Разумеется, она была слишком хорошо воспитана, чтобы расстраивать ближнего. Много позже я вдруг вспомнил, что даже не спросил ее имени.
Из непритязательного человека я превратился в измученное ненасытное существо, которое не могло удовлетворить никакое изобилие. Я часто чувствовал себя подавленным, порой жалким. А однажды или даже дважды я ощутил такой неистовый восторг, о котором и мечтать не смел.
Единственным утешением мне служила мысль, что я жертвую собой во имя нашего мира. И лучше бы ему стоить этой жертвы, с горечью думал я.
Вор так ничем и не проявлял себя.
Внезапно грянул ежегодный Экзамен.

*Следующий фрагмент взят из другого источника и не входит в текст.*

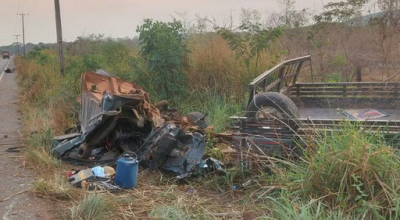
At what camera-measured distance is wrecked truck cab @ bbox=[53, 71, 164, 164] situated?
21.2ft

За три дня мою личность должны были прощупать на предмет слабых мест, изучить и вынести вердикт. Меня терзало ужасное предчувствие, что я провалюсь. Тогда я потеряю работу.
Погруженный в тяжелые раздумья, я решил снова вернуться к Реднику и его жутким откровениям.
У меня перехватило горло, когда я все-таки заставил себя открыть дверь в приемную. Притворив ее за собой, я несколько мгновений тупо таращил глаза и готовился к суровому испытанию на красной кушетке за следующей дверью. Когда замутненный взгляд сфокусировался, я вдруг заметил то, на что должен был обратить внимание еще семь дней назад – на надпись:
КИНДЕР К. ЮРДНЭ
ресналирф-китиланА
и
ьлетапокогзом йынневтсещбо
Я медленно проговорил каждое из слов. В них угадывался какой-то смысл, как в древнем корневом языке, как в обратном анализе. Аналитик наоборот, конечно, китилана. Ресналирф-китилана.
Я встрепенулся.
Смысла оказалось гораздо больше. Редник – Киндер. Киндер – Редник. Вполне ожидаемо от человека, в приемной у которого висит объявление «С идентичностью шутки плохи!».
Распахнув дверь, я ворвался в кабинет и воскликнул осуждающе:
– Вы – Киндер!
– Именно об этом я вам говорил с самого начала, – любезно отозвался он.
– Потому что не рассчитывали, что поверю.
Аналитик беззаботно пожал плечами:
– Какая разница, поверили вы мне или нет.
– Все, что вы рассказывали, правда, – произнес я дрожащим, перепуганным голосом. – Все эти невообразимые гнусности и бесчинства.
– Возможно. А возможно, и нет.
От его улыбки у меня все закипело внутри.
Меня трясло от неспособности прижучить его. Будь в моих руках оружие, я бы убил его без раздумий и сожаления.
– Ненавижу вас! – в ярости крикнул я. – С какой целью? Для чего? Зачем устанавливать правила, а затем нарушать?
– Позвольте, я расскажу одну историю… – начал Редник.
– Ну уж нет! – отчаянно запротестовал я.